Exercise objective: Everything from the line with "Мама смотрит на малыша" to the final line of the entries, both included, should be restated word for word; please omit the pictures.

Input data:
○ ○ ○ ○

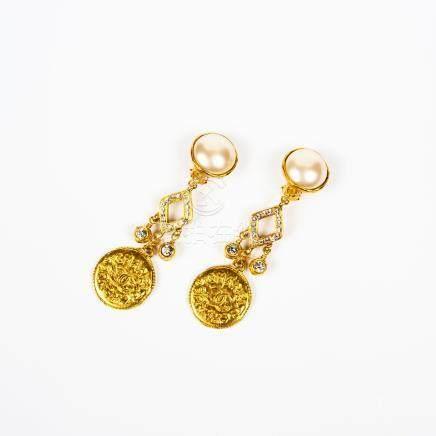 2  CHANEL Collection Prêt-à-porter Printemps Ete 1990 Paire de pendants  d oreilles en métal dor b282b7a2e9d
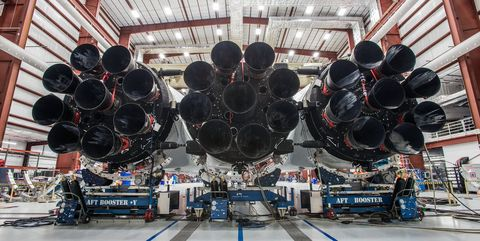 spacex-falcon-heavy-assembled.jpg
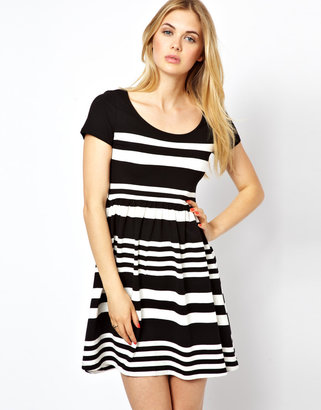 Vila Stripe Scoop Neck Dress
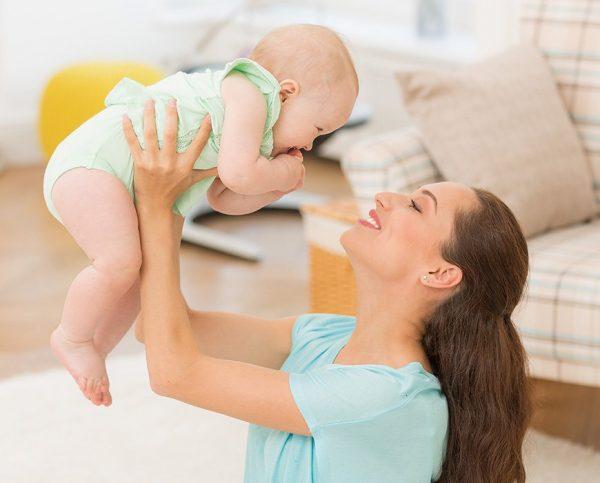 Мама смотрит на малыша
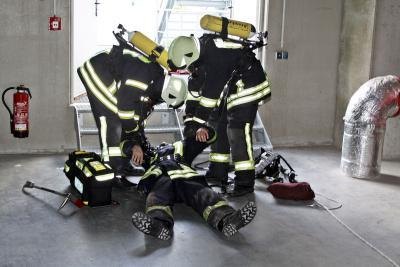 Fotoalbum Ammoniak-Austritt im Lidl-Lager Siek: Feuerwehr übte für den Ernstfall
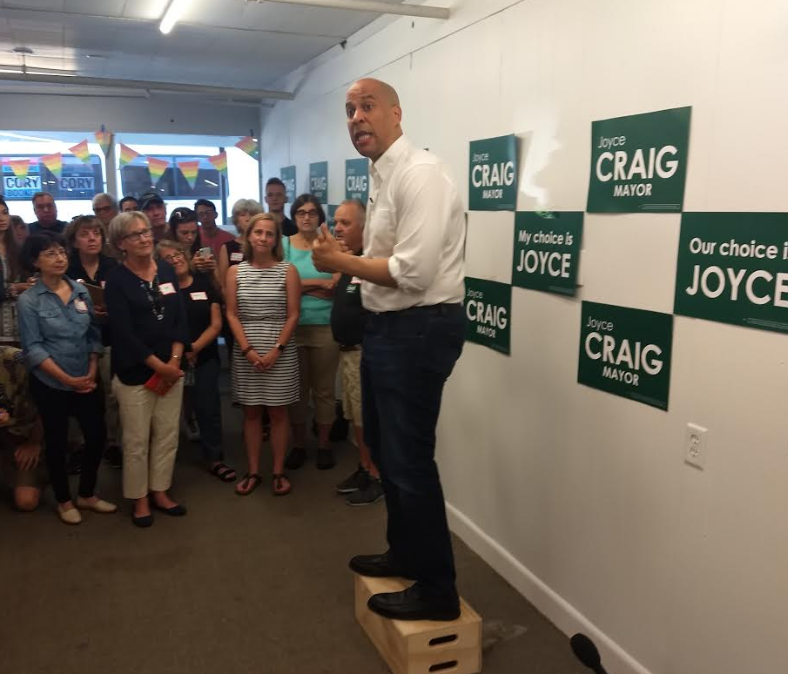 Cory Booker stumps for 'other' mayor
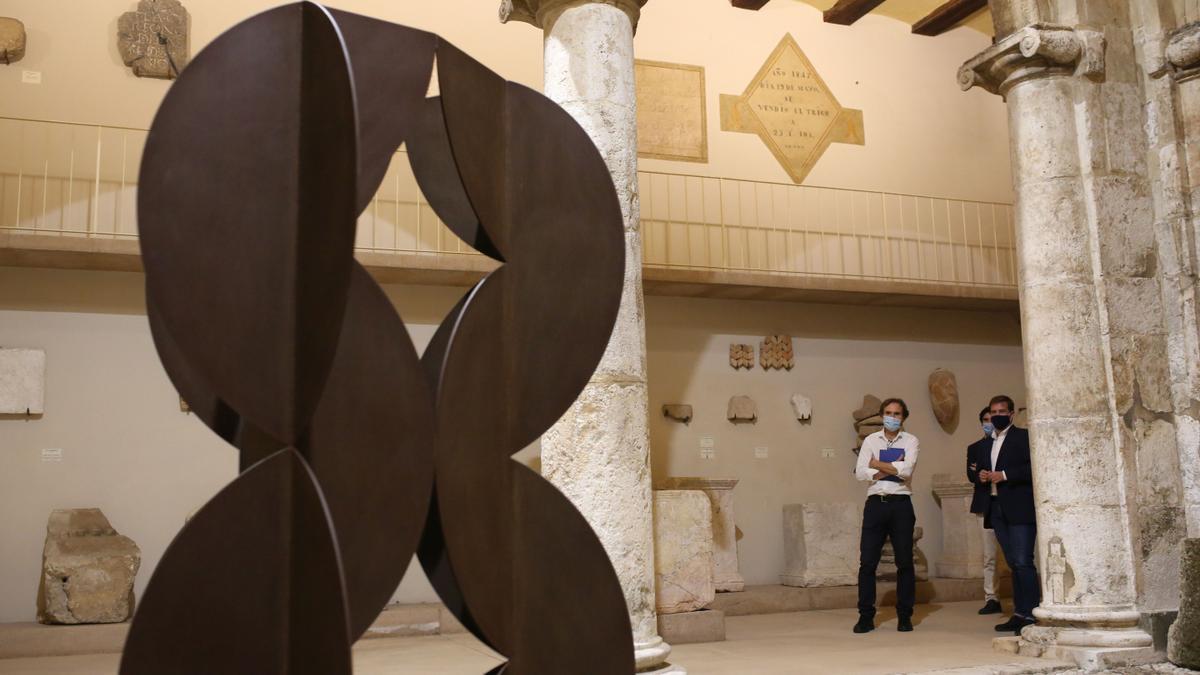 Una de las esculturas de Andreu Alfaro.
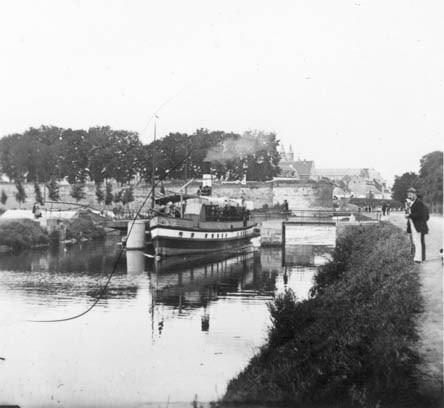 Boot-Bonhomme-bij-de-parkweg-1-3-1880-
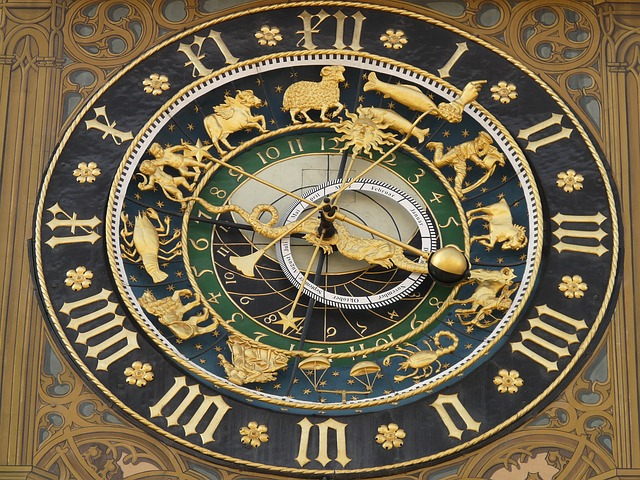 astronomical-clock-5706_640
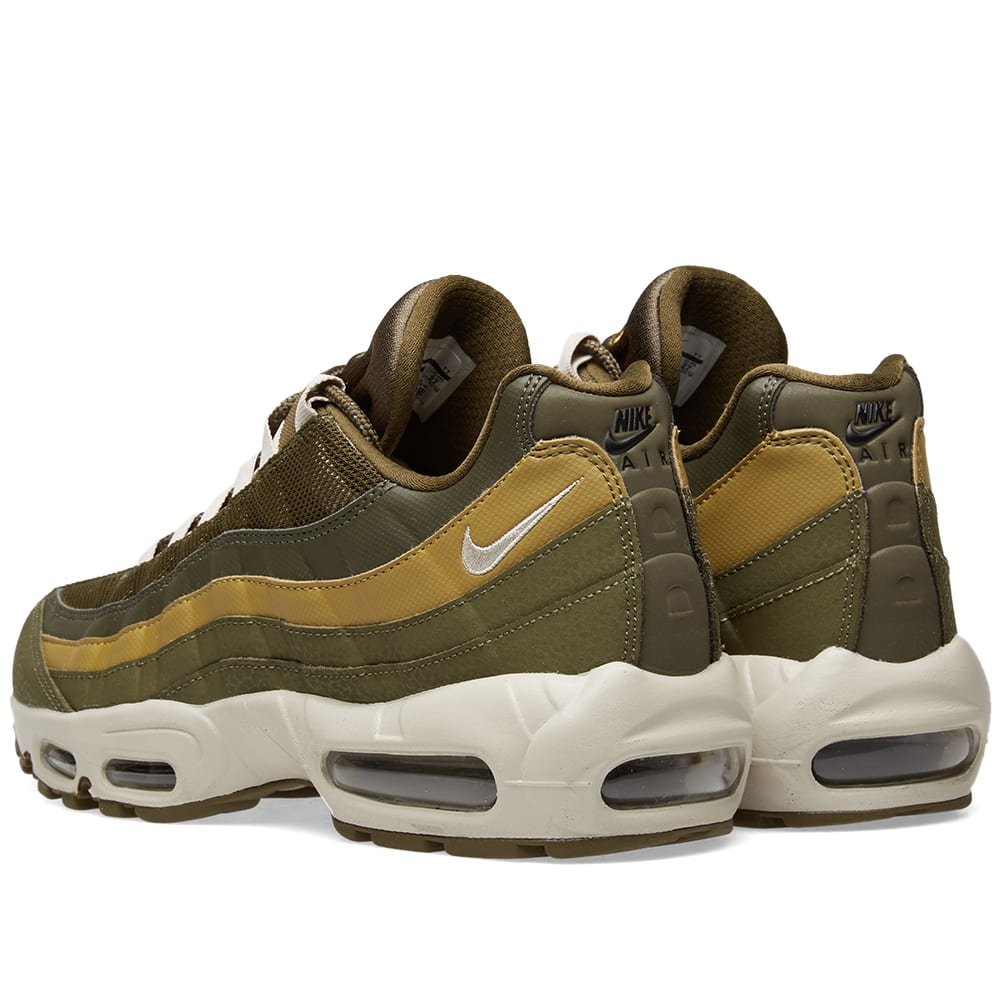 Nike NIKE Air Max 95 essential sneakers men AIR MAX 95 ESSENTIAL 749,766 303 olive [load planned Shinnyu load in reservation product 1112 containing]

○ ○ ○ ○

Exercise output:
 Мама смотрит на малыша
 Fotoalbum Ammoniak-Austritt im Lidl-Lager Siek: Feuerwehr übte für den Ernstfall
 Cory Booker stumps for 'other' mayor
 Una de las esculturas de Andreu Alfaro.
 Boot-Bonhomme-bij-de-parkweg-1-3-1880-
 astronomical-clock-5706_640
 Nike NIKE Air Max 95 essential sneakers men AIR MAX 95 ESSENTIAL 749,766 303 olive [load planned Shinnyu load in reservation product 1112 containing]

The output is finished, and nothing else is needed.